In the hiking essay below, reproduce the stretch from "March 11, 2011" through "prompting us faster." word for word.
— START OF Page excerpt —
March 11, 2011
That afternoon we headed out on our favorite hiking trail. It had been a hard winter and the snow was still shin-deep in some places; hardened to thick, cracking ice that gave way to mud in others. Nearby, Little Bear Creek roared louder than fire, its angry rapids swelling and bolting onward, maybe all the way from the Idaho panhandle to the Pacific, in a tireless stampede. Its banks washed out, leaving tree roots suspended in the air like funny beards. Its waterline stretching, reaching above a yellow willow’s toothpick top—more and more snowmelt constantly joining the run—its currents prompting us faster.
adjusting its folded feathers
I forget the paper
Beneath our feet, the trail grew worse; boulders and whole logs crossed our path. The raw entropy of mudslides—landslides—rockslides—everywhere. Climbing through, the angle of the bank gave way to nothingness; gravity and snowmelt combined to breathtakingly sublime, craggy slants. My shoes became caked brown and my socks suckled at my ankles—loud slurps with every step—but still we continued just a little further, always a little further. We edged onward, but lost the trail completely and eventually had no choice but to turn around.
through the looking glass
Nearing home, the path was dotted with old tracks joining our own—here whitetail deer, here a lone dog walker. And yet, as we followed the footprints back toward home, we couldn’t help but think them a temporary thing, the walls of 180 foot Ponderosa Pine, White Pine, Grand Fir, and Western Larch closing behind us as soon as we stepped through them.
a newborn foal
toward the snow fence
But as we rounded the corner, our house appeared and the world grew smaller. After we set our snowy boots by the heater and piled our coats in the closet, we gathered around the kitchen table to laugh and tell stories of other days—other hikes, other climbs. Old hailstorms, old sunburns, old broken twigs that snagged at our packs. The day’s icy breeze all but forgotten, we breathed, instead, the steam from soup bowls. The windows began to thicken, darkening to solid panes hanging motionless behind the couch. And before I knew it, I was slipping into my cozy bed, eager for the kind of dreamless sleep that follows.
summer windows wide—
we sleep and wake
to the old brook’s babble
It wasn’t until the next day that we heard of the earthquake in Japan, nearly 5,000 miles away. Two fronts: here the river’s familiar rush; there the seismic thundering, like the pounding hoofs of a coming army, and the following spread of the tsunami’s tide. We spent the whole day watching the terrible, terrible videos, as if humans could capture its shape.
— END OF Page excerpt —
— START OF Extracted entries —
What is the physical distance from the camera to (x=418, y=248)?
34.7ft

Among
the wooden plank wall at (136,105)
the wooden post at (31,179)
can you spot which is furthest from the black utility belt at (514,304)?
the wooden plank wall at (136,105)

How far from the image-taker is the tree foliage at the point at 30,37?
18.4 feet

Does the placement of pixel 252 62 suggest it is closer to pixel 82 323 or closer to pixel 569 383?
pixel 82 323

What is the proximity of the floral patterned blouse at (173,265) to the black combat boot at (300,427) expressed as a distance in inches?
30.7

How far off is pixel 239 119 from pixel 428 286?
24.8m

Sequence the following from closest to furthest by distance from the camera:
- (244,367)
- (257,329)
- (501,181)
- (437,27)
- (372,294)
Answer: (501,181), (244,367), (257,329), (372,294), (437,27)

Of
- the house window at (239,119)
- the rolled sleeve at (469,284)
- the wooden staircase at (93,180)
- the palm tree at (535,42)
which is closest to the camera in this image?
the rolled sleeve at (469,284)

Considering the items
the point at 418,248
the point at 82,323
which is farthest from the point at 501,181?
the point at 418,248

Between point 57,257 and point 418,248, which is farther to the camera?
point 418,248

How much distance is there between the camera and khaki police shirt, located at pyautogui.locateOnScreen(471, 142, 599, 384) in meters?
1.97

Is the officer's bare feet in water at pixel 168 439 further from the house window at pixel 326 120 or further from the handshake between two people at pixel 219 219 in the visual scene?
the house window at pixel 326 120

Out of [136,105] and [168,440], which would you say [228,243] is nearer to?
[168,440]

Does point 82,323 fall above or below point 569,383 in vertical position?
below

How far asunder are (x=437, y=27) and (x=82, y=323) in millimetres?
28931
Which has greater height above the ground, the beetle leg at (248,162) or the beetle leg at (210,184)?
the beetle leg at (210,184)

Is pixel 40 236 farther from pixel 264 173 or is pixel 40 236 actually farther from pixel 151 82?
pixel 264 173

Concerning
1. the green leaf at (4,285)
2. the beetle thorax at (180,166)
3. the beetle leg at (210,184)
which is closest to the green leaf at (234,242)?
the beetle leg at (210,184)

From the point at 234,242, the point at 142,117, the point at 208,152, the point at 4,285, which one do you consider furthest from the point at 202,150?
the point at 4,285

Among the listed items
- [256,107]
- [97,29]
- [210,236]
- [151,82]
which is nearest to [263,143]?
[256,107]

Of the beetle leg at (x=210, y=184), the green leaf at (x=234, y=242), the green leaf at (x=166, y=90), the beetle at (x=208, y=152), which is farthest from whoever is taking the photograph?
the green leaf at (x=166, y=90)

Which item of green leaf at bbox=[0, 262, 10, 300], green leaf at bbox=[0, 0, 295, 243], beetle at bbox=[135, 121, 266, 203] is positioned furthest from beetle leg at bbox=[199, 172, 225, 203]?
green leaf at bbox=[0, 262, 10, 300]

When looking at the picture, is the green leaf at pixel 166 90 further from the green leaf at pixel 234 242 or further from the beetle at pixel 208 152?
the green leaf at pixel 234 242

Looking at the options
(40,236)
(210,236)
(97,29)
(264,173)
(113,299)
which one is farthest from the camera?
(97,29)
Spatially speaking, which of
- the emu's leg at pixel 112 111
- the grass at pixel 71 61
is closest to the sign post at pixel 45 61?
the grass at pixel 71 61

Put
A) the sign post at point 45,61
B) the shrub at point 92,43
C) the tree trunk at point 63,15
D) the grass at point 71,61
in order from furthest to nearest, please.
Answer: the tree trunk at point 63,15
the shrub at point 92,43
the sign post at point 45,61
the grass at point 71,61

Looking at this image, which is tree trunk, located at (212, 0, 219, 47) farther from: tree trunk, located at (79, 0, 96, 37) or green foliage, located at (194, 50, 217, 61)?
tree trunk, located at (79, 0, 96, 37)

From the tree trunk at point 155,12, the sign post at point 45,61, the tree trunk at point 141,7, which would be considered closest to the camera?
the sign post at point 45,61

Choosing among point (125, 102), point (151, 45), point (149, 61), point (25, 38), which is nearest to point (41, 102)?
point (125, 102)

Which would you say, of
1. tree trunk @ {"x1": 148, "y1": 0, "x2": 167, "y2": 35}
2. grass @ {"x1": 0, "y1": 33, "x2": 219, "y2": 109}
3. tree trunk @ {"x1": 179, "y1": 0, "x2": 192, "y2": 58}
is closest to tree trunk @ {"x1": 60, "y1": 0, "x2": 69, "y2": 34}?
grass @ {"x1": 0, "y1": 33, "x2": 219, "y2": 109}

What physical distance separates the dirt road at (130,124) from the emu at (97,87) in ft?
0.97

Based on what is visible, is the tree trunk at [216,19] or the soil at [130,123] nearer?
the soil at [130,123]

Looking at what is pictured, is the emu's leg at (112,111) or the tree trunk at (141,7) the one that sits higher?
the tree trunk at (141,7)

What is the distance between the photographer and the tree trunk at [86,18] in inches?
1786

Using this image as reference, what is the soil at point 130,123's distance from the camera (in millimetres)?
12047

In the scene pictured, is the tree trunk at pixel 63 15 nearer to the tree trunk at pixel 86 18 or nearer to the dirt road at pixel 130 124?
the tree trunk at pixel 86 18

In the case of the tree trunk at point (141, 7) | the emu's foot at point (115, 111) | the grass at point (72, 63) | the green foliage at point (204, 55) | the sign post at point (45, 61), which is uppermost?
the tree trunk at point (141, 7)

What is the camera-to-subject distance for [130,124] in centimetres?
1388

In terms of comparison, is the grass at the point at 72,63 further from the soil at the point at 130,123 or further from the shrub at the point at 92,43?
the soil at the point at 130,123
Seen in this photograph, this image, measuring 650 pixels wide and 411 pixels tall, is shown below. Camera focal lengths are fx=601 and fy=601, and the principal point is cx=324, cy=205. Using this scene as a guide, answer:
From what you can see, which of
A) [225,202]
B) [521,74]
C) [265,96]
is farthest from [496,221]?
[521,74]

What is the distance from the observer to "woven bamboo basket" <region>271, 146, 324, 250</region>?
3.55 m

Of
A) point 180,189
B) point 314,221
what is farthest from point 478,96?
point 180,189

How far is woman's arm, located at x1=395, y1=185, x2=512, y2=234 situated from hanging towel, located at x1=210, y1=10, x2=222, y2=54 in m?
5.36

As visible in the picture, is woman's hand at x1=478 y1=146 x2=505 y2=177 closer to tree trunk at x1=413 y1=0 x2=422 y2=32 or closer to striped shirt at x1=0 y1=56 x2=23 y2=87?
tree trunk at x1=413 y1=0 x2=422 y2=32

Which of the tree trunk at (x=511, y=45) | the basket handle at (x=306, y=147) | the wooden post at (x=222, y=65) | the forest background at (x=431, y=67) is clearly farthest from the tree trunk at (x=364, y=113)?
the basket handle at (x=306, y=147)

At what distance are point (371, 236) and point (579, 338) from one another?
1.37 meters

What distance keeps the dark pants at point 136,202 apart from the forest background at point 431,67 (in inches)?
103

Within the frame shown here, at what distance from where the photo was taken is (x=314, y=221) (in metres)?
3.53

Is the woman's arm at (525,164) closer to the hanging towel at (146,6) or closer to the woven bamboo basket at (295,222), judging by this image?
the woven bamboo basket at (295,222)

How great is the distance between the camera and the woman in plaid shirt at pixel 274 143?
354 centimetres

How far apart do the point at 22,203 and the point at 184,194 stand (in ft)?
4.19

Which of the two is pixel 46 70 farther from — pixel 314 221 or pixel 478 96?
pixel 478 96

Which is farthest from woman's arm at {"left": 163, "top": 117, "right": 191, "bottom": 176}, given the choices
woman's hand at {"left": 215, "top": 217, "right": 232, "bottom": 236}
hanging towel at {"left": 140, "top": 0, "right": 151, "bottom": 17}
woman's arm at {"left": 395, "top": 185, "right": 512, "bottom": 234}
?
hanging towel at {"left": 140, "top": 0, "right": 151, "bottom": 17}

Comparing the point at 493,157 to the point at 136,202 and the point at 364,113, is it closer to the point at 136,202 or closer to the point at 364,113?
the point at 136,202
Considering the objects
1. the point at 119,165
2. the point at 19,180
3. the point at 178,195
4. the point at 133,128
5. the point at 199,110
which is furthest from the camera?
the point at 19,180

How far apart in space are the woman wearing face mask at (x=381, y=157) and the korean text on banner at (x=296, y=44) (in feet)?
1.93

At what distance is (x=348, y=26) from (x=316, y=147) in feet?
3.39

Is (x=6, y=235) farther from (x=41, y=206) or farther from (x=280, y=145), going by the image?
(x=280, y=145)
— END OF Extracted entries —
Solution to the exercise:
March 11, 2011
That afternoon we headed out on our favorite hiking trail. It had been a hard winter and the snow was still shin-deep in some places; hardened to thick, cracking ice that gave way to mud in others. Nearby, Little Bear Creek roared louder than fire, its angry rapids swelling and bolting onward, maybe all the way from the Idaho panhandle to the Pacific, in a tireless stampede. Its banks washed out, leaving tree roots suspended in the air like funny beards. Its waterline stretching, reaching above a yellow willow’s toothpick top—more and more snowmelt constantly joining the run—its currents prompting us faster.